Sarney foi nomeado interventor judicial da CBF e deverá convocar novas eleições “o mais rápido possível”, conforme estabelecido no despacho do magistrado. Até a posse da nova diretoria, o vice-presidente assume os poderes administrativos da instituição.
A decisão judicial declarou nulo o acordo que permitiu a eleição de Ednaldo Rodrigues em 2023, alegando possível falsificação de assinatura e a suposta incapacidade mental de um dos signatários do documento, o ex-presidente da CBF Antônio Carlos Nunes de Lima, o Coronel Nunes. O dirigente, que deveria ter comparecido a uma audiência no último dia 12, não esteve presente.
Trecho da decisão do TJ-RJ:
“DECLARO NULO O ACORDO FIRMADO ENTRE AS PARTES, HOMOLOGADO OUTRORA PELA CORTE SUPERIOR, em razão da incapacidade mental e de possível falsificação da assinatura de um dos signatários, ANTÔNIO CARLOS NUNES DE LIMA, conhecido por CORONEL NUNES”, escreveu o desembargador Gabriel Zefiro.

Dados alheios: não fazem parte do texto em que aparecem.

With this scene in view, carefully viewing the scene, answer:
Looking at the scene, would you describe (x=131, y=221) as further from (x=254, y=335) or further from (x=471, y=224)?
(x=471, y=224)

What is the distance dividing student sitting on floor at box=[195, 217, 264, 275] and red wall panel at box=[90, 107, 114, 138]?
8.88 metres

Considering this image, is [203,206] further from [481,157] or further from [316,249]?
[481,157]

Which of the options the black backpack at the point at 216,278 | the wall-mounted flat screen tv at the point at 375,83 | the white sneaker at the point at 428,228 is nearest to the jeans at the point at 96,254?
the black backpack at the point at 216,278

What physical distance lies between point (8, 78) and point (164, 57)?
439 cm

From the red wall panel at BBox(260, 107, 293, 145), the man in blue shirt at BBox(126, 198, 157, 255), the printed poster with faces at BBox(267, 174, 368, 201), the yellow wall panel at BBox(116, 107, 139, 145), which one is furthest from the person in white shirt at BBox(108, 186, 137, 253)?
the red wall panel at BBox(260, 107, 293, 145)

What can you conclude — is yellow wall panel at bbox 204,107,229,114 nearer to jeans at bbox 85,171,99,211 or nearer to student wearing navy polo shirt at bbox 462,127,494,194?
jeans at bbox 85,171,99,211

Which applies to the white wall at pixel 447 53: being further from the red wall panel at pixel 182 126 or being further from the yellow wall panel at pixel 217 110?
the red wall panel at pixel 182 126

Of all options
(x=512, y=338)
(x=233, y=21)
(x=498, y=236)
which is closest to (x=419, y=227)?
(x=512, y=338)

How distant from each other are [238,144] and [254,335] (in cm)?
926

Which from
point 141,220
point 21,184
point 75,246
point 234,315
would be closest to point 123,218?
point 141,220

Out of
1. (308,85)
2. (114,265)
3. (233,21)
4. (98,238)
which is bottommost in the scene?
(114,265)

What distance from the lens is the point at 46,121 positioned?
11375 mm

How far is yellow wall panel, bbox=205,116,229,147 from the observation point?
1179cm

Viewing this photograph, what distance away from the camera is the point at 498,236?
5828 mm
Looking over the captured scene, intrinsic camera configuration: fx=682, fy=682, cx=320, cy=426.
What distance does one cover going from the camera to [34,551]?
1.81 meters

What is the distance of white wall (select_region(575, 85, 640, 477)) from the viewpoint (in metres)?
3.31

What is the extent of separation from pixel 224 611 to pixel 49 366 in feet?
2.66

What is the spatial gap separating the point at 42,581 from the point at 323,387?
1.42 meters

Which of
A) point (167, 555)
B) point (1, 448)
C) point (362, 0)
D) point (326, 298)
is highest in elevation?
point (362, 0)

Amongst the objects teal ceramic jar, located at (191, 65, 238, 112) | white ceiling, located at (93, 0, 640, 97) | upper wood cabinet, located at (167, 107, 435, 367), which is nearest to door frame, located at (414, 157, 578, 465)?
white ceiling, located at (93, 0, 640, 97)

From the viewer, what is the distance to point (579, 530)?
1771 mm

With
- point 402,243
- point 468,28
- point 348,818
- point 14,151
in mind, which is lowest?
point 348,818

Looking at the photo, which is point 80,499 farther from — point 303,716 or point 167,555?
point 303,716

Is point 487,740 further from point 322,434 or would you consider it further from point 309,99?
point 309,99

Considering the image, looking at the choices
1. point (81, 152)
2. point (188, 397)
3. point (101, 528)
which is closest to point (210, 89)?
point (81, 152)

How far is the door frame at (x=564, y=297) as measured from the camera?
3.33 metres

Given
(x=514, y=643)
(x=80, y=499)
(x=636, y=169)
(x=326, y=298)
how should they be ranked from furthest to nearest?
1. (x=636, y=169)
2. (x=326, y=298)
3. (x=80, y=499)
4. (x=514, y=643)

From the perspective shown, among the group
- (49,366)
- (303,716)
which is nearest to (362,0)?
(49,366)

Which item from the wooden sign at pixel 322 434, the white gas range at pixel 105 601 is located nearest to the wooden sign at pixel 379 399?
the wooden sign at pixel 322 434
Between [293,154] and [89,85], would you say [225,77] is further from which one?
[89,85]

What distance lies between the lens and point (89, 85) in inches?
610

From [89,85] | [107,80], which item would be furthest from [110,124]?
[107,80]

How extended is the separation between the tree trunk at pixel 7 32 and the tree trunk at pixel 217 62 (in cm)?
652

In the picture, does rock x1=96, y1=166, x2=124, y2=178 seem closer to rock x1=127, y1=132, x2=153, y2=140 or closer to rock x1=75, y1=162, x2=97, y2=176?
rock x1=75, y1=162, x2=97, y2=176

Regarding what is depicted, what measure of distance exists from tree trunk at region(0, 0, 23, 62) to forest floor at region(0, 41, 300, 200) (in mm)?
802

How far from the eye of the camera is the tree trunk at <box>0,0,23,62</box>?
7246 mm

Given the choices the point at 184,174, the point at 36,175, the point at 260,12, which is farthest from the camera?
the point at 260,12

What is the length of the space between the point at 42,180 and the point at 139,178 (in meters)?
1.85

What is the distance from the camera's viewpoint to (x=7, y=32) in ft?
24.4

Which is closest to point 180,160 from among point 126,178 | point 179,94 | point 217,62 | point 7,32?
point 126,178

O magistrado determinou também o afastamento de toda a atual diretoria da CBF. Segundo ele, a medida visa restaurar a legalidade do processo eleitoral e garantir a lisura da gestão da entidade.
Contexto da crise
Na semana anterior, o Supremo Tribunal Federal (STF) já havia recebido duas denúncias contra Ednaldo Rodrigues — uma da deputada federal Daniela do Waguinho (União Brasil-RJ) e outra do próprio Fernando Sarney. O relator do caso, ministro Gilmar Mendes, rejeitou os pedidos de afastamento, mas devolveu o caso para a Justiça fluminense, que agora determinou a mudança no comando da entidade.
A nova eleição para a presidência da CBF deve obedecer aos prazos estatutários da entidade, mas ainda não há data definida para a realização do pleito.